Complete with assembler, disassembler, debugger and video terminal implementations.
See http://0x10c.com/doc/dcpu-16.txt for specification of the CPU.
Notch apparently started doing a 6502 emulator first. Given I did one in
Python it only seems fitting I now
do a DCPU-16 implementation in Python too :-)
## Status
Runs a number of example programs successfully. Should be feature-complete at the CPU level.
A dissassembler and (two) assemblers are also included as well as the emulator. The emulator
includes a debugger.
* `./asm.py example.dasm16 example.obj` will assemble Notch's example to object code
* `./disasm.py example.obj` will disassemble the given object code
* `./dcpu16.py example.obj` will execute it (but won't show anything without extra options)
There is also an experimental pyparsing-based assembler `./asm_pyparsing.py`
contributed by Peter Waller.
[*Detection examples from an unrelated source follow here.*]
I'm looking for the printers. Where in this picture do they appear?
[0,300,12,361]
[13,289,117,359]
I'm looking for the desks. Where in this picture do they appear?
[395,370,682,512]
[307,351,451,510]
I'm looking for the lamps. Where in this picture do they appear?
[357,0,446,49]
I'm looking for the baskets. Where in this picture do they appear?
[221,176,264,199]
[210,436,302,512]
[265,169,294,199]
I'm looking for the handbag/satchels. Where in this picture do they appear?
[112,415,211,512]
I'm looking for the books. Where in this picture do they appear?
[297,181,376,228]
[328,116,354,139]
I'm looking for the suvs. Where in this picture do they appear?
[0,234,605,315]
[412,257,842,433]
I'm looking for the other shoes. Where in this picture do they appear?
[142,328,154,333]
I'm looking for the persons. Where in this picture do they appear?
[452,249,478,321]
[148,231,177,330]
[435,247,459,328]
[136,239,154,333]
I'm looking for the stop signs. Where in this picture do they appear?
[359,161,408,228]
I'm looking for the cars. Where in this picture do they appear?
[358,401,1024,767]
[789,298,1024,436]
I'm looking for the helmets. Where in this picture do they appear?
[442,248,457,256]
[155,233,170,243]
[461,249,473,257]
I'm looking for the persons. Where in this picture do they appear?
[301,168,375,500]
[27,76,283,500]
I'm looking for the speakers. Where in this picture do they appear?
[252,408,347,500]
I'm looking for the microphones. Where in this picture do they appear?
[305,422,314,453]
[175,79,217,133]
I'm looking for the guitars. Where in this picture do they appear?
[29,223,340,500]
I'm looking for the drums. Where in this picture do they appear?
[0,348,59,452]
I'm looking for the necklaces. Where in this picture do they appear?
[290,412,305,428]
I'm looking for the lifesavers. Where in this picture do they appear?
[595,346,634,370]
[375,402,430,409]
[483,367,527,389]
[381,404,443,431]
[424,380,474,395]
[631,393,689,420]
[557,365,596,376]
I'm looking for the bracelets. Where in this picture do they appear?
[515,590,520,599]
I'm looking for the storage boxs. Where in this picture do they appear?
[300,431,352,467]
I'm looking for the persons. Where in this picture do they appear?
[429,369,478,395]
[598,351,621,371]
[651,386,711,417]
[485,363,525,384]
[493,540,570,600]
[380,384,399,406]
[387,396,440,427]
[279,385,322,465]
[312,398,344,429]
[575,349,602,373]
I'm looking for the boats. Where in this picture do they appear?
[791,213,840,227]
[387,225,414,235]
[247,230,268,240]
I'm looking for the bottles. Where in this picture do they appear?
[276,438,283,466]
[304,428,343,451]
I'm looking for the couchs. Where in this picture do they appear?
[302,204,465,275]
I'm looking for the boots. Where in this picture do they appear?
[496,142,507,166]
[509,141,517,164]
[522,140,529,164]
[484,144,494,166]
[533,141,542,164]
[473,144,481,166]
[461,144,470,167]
You'll need to `pip install pyparsing` to run it.
`./dcpu16.py` takes a number of options:
* `--debug` runs the emulate in debug mode, enabling you to step through each instruction
* `--trace` dumps the registers and stack after every step (implied by `--debug`)
* `--speed` outputs the speed the emulator is running at in kHz
* `--term TERM` specifies a terminal to use for text output (`null`, `debug`, `curses`, `pygame` or `qt`)
I'm working on an operating system for the DCPU-16 at
[https://github.com/jtauber/dcpu16os](https://github.com/jtauber/dcpu16os) and also plan an
implementation of Forth at some point.